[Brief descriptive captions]
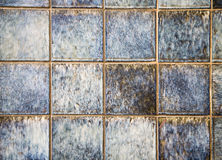 Antique tiles Stock Images
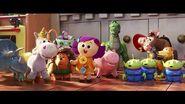 Toy Story 4 (Dobrado)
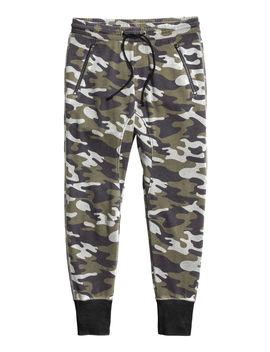 Sweat Pants by H&M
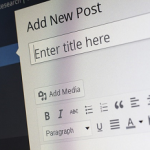 tips for blog titles, WordPress title section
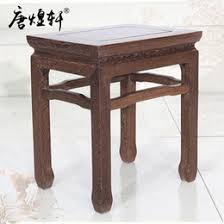 wooden sofa feet wooden furniture feet online wooden furniture feet for sale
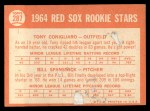 1964 Topps #287   Red Sox Rookie Stars  -  Tony Conigliaro / Bill Spanswick Back Thumbnail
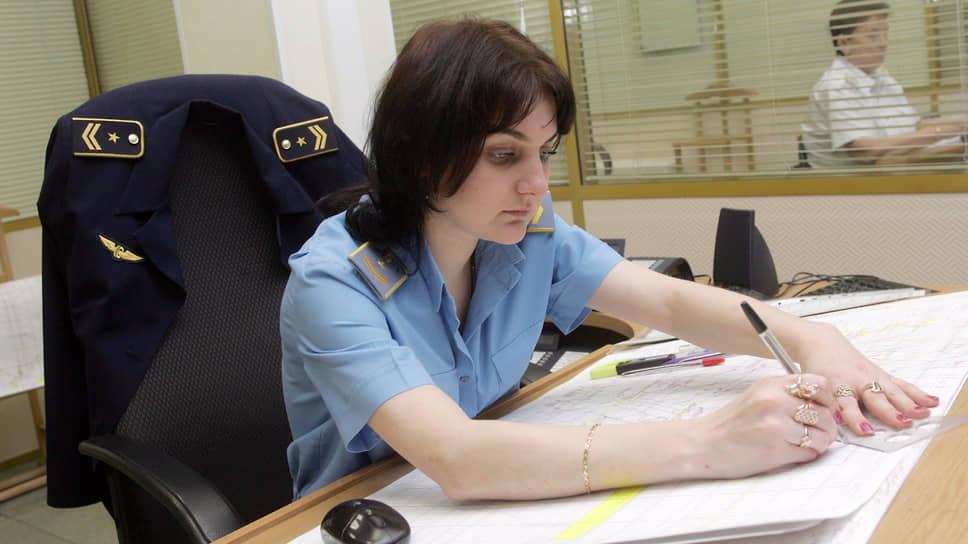 Диспетчер Горьковской железной дороги за работой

▶ ABOUT THIS TASK: Output nothing except the lines from the one containing "Toy Story 4 (Dobrado)" through the final line of the entries, repeated exactly and free of pictures.

▶ REPLY TO THE TASK:
 Toy Story 4 (Dobrado)
 Sweat Pants by H&M
 tips for blog titles, WordPress title section
 wooden sofa feet wooden furniture feet online wooden furniture feet for sale
 1964 Topps #287   Red Sox Rookie Stars  -  Tony Conigliaro / Bill Spanswick Back Thumbnail
 Диспетчер Горьковской железной дороги за работой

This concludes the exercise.